Waktu menujukkan pukul 14.30 WIT di handphone saya. Panas terik matahari dan hebusan angin laut terasa di “Warung Pojok” jalan bypass Sanur, Denpasar. Saya bertemu untuk kesekian kalianya dengan penggebuk drum grup band Superman Is Dead, yang akrab disapa Jerinx. Lelaki bernama lengkap I Gede Ari Astina ini, menggunakan kaos berwana hitam, bertopi terbalik warna hitam, celana berwarna biru, memakai kalung dan jam tangan warna silver serta di kedua tangan, leher dan kakinya terukir tatto berbagai bentuk saat saya temui 23 Maret 2013 kemarin.
Kegelisahan Jerinx terhadap ancaman dan kerusakan lingkungan di tanah kelahirannya membuat ia dan berbagai koleganya yang terdiri dari berbagai kalangan tergabung dalam Forum Relawan Tolak Reklamasi (ForBali) terus memperjuangan tanah Bali agar tetap lestari. Ia cemas karena Bali terus di rusak hanya karena kepentingan penguasa dan pengusaha yang serakah dan menjual Bali hanya karena uang.
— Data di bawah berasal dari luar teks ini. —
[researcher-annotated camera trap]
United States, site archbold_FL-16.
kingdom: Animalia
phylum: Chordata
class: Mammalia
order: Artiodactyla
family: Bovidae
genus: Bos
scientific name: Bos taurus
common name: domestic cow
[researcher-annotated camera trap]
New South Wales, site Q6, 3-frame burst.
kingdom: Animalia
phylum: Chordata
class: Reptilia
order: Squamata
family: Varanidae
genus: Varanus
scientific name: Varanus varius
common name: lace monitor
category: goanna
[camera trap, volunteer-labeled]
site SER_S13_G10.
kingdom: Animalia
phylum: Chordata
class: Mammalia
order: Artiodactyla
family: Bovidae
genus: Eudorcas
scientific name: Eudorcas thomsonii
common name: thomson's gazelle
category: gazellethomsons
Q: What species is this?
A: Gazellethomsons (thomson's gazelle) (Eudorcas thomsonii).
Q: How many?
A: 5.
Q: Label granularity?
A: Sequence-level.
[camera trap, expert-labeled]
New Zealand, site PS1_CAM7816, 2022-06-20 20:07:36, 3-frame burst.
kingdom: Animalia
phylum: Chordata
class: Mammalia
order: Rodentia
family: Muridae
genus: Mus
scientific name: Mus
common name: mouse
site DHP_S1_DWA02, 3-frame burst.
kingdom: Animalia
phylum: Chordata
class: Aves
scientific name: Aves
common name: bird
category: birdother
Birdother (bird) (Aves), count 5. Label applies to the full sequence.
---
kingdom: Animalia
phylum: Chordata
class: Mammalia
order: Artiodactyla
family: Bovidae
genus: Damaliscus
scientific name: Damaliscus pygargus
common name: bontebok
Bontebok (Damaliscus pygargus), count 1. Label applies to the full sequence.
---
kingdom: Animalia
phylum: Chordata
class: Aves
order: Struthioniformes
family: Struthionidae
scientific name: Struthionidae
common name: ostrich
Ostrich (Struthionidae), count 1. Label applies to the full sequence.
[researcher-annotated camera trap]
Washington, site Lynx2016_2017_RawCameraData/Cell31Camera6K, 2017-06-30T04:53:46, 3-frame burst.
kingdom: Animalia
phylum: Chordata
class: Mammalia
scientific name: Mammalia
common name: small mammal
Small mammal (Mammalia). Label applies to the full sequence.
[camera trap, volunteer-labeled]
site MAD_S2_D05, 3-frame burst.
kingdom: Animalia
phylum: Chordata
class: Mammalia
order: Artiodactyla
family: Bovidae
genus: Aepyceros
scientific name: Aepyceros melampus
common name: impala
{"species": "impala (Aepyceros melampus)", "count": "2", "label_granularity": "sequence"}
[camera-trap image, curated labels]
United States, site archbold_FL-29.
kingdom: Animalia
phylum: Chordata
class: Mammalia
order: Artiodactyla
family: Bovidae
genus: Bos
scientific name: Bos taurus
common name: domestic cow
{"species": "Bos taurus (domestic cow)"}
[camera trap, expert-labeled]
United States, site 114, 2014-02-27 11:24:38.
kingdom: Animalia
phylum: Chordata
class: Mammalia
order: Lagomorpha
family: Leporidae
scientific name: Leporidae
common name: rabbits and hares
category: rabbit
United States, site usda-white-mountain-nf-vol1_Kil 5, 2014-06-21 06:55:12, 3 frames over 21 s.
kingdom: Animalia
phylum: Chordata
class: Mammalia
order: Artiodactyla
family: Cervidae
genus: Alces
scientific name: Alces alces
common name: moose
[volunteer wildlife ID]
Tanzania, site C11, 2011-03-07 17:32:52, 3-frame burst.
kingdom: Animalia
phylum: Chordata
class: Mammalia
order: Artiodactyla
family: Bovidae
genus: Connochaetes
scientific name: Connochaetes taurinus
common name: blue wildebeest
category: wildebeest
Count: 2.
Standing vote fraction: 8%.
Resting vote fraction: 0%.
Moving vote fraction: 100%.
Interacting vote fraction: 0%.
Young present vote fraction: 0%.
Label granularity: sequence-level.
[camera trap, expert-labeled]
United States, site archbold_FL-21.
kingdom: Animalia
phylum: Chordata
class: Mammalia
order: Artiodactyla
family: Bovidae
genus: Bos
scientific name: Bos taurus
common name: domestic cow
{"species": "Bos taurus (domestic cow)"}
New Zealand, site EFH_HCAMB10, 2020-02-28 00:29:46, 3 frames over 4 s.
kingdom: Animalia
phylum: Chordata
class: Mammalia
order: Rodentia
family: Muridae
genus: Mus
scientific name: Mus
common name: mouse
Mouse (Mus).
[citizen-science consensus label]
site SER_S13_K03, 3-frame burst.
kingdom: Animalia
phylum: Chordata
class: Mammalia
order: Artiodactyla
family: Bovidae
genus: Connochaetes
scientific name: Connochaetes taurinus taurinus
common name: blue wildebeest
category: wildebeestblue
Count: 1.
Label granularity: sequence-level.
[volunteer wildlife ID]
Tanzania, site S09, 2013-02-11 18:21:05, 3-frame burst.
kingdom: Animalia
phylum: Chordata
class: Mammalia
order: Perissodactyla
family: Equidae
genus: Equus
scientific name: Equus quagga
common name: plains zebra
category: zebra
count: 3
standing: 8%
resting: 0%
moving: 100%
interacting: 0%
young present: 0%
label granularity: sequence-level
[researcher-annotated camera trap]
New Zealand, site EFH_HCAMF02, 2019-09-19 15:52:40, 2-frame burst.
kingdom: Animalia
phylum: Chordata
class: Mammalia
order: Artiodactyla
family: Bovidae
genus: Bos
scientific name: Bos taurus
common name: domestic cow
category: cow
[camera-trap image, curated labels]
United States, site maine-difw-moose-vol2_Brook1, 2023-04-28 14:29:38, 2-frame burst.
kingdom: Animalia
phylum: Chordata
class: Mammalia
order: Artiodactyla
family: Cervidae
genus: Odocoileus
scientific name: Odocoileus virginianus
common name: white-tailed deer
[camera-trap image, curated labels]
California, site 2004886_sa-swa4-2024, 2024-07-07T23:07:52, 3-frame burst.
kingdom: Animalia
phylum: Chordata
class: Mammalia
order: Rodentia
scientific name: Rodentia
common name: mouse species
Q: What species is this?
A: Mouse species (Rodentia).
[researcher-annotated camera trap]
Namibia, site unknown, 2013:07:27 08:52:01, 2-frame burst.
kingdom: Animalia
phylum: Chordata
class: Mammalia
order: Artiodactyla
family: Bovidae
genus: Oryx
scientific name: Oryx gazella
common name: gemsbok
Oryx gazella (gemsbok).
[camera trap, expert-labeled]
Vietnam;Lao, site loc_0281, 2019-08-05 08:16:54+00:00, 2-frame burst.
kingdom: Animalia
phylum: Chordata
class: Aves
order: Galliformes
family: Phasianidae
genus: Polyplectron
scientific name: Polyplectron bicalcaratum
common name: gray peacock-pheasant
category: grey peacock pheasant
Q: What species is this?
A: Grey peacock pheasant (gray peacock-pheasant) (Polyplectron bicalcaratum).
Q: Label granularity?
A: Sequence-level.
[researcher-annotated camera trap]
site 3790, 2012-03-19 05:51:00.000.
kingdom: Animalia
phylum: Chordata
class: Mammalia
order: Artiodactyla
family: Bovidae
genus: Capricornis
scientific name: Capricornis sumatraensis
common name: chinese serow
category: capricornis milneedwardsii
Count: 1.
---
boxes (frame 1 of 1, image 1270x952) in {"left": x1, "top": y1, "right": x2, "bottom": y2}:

Mongabay-Indonesia mewawancari Jerinx untuk kedua kalinya, setelah setahun sebelumnya mewawancarainya tentang kondisi lingkungan di Bali. Berikut petikannya:
Mongabay-Indonesia: Bagaimana Bli melihat kondisi lingkungan di Bali saat ini?
Jerinx: Tambah parah kondisi lingkungan di Bali saat ini. Makin banyak pembangunan hotel yang merusak lingkungan dan ancaman bencana krisis air di Bali.
Mongabay-Indonesia: Bagaimana menurut Bli terkait penangkapan empat warga di Bali yang menolak Reklamasi oleh aparat kepolisian?
Jerinx: Saya melihatnya simple saja. Penangkapan itu adalah cara penguasa dan investor untuk menakut-nakuti kami dan desa lainnya.
Mongabay-Indonesia: Bagaimana tanggapan Bli terkait pernyataan bahwa aksi Bli dan kawan-kawan aktivis lingkungan lain disebut tidak nasionalis dan merusak persatuan bangsa?
Jerinx: Gini saja sekarang, ingin nasionalisme yang rill, atau nasionalisme palsu. Kita kelihatan bersatu tapi kenyataannya kita dijajah. Kita kelihatannya baik-baik saja, tapi kita sebenarnya dijajah bangsa sendiri, dijajah asing secara tidak langsung. Nah, sekarang mau nasionalisme yang terlihat bersatu tapi nyatanya dijajah atau nasionalisme yang dilandasi cinta kepada Negara. Secara otomatis, jika kita cinta sama Negara berarti kita tidak mau dijajah. Salah satu cara melawan penjajahan ini adalah dengan menyampaikan kebenaran. Dan itulah tugas aktivis dan LSM yaitu menyampaikan kebenaran. Seberapa buruknya kebenaran itu harus disampaikan. Ketika kebenaran itu sudah disampaikan, maka peluang untuk munculnya perubahan yang lebih baik itu sangat besar. Ketika kebenaran tidak pernah disampaikan dan opini yang dianggap riskan itu diredam terus maka kita tidak akan pernah kemana-mana dan tidak akan ada perubahan.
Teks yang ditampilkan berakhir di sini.